Ernie Feeney woke up, looked across the street and saw it --
2-foot-high letters spray-painted on the fences at Paularino Elementary
School.
Her husband, John, said such graffiti has again become a common sight
in his Mesa North neighborhood.
“My real feeling is the city does an excellent job cleaning up
graffiti but a lousy job preventing graffiti,” he said. “I have no
enthusiasm for calling just to get it painted over. I want it stopped at
its source. Some people in the city try to downplay it, saying it’s just
‘tagging,’ but this is gang graffiti. It yells at people that we have
gang members in the neighborhood, and who wants to live in a neighborhood
with gang members?”
Dale Birney, spokesman for the Costa Mesa Police Department, said
graffiti occurs in inconsistent cycles.
“Sometimes we go for a while without having any, other times we seem
to find new signs every day,” he said, adding that there have been many
incidents lately.
John Feeney, who is part of the Mesa North Crime Prevention Committee,
said graffiti is back on the upswing of its cycle, after dropping for a
few months after May, when the City Council upped the reward from $500 to
$2,000 for information leading to the arrest and conviction of graffiti
artists.
But convictions are elusive, and nobody has yet collected the $2,000
reward.
Two people last year were paid after information they reported led to
convictions, and one person in 1999 received a reward.

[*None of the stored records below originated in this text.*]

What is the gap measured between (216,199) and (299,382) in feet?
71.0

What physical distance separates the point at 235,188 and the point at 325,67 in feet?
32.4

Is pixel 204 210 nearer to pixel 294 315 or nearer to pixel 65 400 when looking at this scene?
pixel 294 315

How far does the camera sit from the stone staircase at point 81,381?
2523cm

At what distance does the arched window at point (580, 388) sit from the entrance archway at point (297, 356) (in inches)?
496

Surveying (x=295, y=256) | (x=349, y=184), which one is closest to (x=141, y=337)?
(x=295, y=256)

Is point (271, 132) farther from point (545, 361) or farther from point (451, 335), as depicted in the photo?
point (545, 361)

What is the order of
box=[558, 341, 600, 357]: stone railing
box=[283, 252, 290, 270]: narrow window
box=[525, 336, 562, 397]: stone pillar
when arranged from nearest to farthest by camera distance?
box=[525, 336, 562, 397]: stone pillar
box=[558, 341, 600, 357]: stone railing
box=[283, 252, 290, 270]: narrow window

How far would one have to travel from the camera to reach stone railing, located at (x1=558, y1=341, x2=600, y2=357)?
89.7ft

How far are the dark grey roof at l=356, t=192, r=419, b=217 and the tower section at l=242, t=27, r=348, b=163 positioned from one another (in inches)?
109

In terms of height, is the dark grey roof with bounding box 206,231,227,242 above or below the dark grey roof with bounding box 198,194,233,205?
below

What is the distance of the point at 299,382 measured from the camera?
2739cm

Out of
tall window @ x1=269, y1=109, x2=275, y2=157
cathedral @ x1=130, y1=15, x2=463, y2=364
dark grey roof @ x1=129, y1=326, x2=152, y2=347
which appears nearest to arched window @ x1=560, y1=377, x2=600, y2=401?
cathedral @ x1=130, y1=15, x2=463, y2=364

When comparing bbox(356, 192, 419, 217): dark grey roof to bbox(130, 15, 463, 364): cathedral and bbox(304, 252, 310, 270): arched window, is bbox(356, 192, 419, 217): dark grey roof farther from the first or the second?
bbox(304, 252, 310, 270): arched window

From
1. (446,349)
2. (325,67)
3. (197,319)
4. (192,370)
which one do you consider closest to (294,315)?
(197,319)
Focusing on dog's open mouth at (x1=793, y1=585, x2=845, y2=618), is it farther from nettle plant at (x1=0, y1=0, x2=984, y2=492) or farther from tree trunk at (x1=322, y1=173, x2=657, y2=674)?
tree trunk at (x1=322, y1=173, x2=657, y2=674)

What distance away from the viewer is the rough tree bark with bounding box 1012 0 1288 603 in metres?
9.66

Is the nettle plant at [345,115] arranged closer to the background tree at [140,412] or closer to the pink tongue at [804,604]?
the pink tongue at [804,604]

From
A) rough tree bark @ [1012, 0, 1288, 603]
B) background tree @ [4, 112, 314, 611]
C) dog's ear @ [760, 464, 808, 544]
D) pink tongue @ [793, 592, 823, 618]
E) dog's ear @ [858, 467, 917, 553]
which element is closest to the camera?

But the last reward was earned before the ante was raised, although
the $500 wasn’t distributed until a conviction in June.
Birney said arrests and convictions for graffiti are difficult because
people involved choose locations and times when they are unlikely to be
seen.
“They are not doing it to be seen while they are doing it, they are
doing it to convey a message or to stake out boundaries or whatever,” he
said. “This type of crime is much more difficult to get a conviction on
if we don’t have eyewitness accounts.”
Graffiti is a problem because it is unsightly, it damages private
property, and it decreases the beauty of the neighborhood, but residents
could be reluctant to inform the police because they fear retaliation or
just don’t want to get involved, Birney said.
“I would encourage people to let us assist them in maintaining the
integrity of their neighborhood, whether or not they would like to get
involved with the reward program,” he said. “We need as much help as we
can get in this community. The best way to prevent this type of thing
from repeating itself is to bring the people responsible to justice.”